DIRECTIONS:
Reproduce word for word the lines of the listing below, starting with the line that contains "Taking a look" and going on through the final line of the listing.

LISTED RECORDS:
◆ ◆ ◆ ◆

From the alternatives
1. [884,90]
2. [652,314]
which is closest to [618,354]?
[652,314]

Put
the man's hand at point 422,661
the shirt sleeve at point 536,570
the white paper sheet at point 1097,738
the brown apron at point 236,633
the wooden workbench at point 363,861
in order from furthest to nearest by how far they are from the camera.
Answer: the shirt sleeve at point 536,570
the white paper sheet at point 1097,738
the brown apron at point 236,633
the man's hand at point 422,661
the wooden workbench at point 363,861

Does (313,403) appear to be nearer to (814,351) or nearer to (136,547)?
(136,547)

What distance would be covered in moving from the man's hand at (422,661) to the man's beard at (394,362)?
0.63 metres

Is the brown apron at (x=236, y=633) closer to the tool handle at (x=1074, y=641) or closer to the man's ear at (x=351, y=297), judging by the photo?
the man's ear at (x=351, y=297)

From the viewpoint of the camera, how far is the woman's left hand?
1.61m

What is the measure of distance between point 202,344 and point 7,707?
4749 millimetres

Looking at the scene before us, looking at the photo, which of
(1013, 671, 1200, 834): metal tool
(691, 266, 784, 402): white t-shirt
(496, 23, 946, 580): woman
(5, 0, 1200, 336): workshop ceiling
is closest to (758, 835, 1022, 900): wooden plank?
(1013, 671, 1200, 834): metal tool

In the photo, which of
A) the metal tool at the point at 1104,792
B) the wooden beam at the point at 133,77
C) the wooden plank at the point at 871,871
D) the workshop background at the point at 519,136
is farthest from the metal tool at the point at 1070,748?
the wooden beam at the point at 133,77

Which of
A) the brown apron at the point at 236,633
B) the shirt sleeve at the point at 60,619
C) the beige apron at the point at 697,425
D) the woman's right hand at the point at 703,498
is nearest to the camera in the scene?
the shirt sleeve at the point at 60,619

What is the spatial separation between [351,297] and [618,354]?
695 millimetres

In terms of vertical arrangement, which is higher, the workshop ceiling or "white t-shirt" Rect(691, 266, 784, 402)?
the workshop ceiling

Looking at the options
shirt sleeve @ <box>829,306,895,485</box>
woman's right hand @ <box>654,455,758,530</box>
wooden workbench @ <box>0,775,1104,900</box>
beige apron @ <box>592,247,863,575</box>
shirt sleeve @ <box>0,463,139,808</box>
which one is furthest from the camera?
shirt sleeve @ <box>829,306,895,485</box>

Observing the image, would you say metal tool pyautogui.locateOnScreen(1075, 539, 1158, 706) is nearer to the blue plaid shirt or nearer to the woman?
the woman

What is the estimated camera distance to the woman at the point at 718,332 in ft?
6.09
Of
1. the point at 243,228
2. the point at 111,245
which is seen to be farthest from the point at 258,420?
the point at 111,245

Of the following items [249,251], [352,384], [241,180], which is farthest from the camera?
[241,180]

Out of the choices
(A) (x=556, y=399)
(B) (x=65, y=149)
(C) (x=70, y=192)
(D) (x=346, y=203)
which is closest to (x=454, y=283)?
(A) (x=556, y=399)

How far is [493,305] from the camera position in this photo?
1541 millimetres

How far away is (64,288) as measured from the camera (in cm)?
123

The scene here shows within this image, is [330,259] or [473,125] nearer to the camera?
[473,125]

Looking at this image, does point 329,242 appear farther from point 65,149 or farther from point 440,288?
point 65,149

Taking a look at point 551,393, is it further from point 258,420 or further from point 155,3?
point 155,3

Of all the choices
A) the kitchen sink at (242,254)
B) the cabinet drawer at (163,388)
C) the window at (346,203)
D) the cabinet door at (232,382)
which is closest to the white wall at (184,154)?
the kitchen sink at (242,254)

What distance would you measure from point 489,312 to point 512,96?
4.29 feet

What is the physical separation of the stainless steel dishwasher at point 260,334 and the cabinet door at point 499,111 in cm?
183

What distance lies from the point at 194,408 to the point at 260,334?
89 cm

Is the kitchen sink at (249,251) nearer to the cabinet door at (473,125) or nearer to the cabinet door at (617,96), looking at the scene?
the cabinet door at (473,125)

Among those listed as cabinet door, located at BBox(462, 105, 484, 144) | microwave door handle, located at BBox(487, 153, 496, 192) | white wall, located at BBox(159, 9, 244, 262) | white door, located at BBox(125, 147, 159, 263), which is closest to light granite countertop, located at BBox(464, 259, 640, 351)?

◆ ◆ ◆ ◆

RESULT OF THIS EXERCISE:
Taking a look at point 551,393, is it further from point 258,420 or further from point 155,3?
point 155,3

Of all the choices
A) the kitchen sink at (242,254)
B) the cabinet drawer at (163,388)
C) the window at (346,203)
D) the cabinet door at (232,382)
which is closest to the white wall at (184,154)?
the kitchen sink at (242,254)

What distance would you measure from point 489,312 to point 512,96?
4.29 feet

What is the physical separation of the stainless steel dishwasher at point 260,334 and the cabinet door at point 499,111 in cm?
183

What distance lies from the point at 194,408 to the point at 260,334?
89 cm

Is the kitchen sink at (249,251) nearer to the cabinet door at (473,125) or nearer to the cabinet door at (617,96), looking at the scene?
the cabinet door at (473,125)

Among those listed as cabinet door, located at BBox(462, 105, 484, 144) | microwave door handle, located at BBox(487, 153, 496, 192) | white wall, located at BBox(159, 9, 244, 262) | white door, located at BBox(125, 147, 159, 263), which is closest to light granite countertop, located at BBox(464, 259, 640, 351)?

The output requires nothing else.